The advisory company BfS (which is short for ‘Büro für Südosteuropaberatung‘ or the South East Europe Consultancy Office) was an organisation involving two former senior Socialist Party (SPD) members of the German Government. One of these had been the chairperson of an influential German-Greek Parliamentary Group and had very good links to Greek socialist party (Pasok) which was in power at the time Athens was negotiating for new supplies of tanks. The other former German socialist member of parliament had been a senior officer in the army and held a high level position in the Government’s Defence Committee during his time in Government. According to German press reports these two former members of parliament were recipients of the 5 million euro ‘consultancy’ fee paid by KMW at the same time that it was negotiating with Athens to supply tanks.
In addition to leading its government at the time of these deals the Greek socialist party Pasok had very close links to its sister party in Germany, the SPD, to which both of these consultants belonged. The Greek defence minister at that time is reported to have had regular meetings with at least one of the consultants. This same defence minister, one of the most powerful people in his country at the time of the deal, is now serving a prison sentence for money laundering and corruption. That sentence was related to millions of euros he received from other deals involving the acquisition of German submarines and Russian rockets.

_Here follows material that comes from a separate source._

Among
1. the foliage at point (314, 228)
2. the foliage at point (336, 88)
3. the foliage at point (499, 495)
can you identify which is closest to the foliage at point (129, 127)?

Following the success of its negotiations KMW received an order from Greece in 2003 for 170 Leopard 2 tanks plus related tank equipment valued at 1.7 billion euros. At around the same time a further sale of 200 million euros worth of self propelled Howitzers was also agreed with Athens.
In 2013 a former Greek Defence Ministry procurement employee informed the authorities that he had been bribed by representatives of the German Tank supplier. This was reported to be the reason that KMW had asked PwC to investigate suspected corrupt practices in its dealings with Athens. In its investigations PwC was unable to find a satisfactory justification for KMW’s payment of 5 million euros to the two German politicians.
In addition to questioning the Defence Ministry procurement employee the Greek authorities are investigating a former KMW manager for possible corrupt activities. In Germany the authorities are also investigation a former KMW employee for tax evasion – apparently bribes/facilitation payments where incorrectly entered into the accounts as operational expenses and therefore registered as tax deductible items. At the time of writing this review it was unclear how the German authorities would respond to the results of the PwC investigation at KMW.
Clearly further investigations can be expected in this area to determine, for example, whether any ‘consultancy fees’ paid by KMW were involved in encouraging senior members of the Greek Socialist party Pasok to look favourably upon a bid by the German Tank Manufacturer. At this time such suggestions are speculative although based on my experience of auditing bribery and corruption I would imagine that certain former members of the SPD led German Government are having serious discussions with their lawyers. This situation highlights that when we are look for business risks in relation to corrupt practices it is important to look closely for any ‘consultancy’ payments and particularly whether the recipients involve influential government officials (including former ones). The potential for serious corrupt activities can sometimes lie much closer to home than we realise.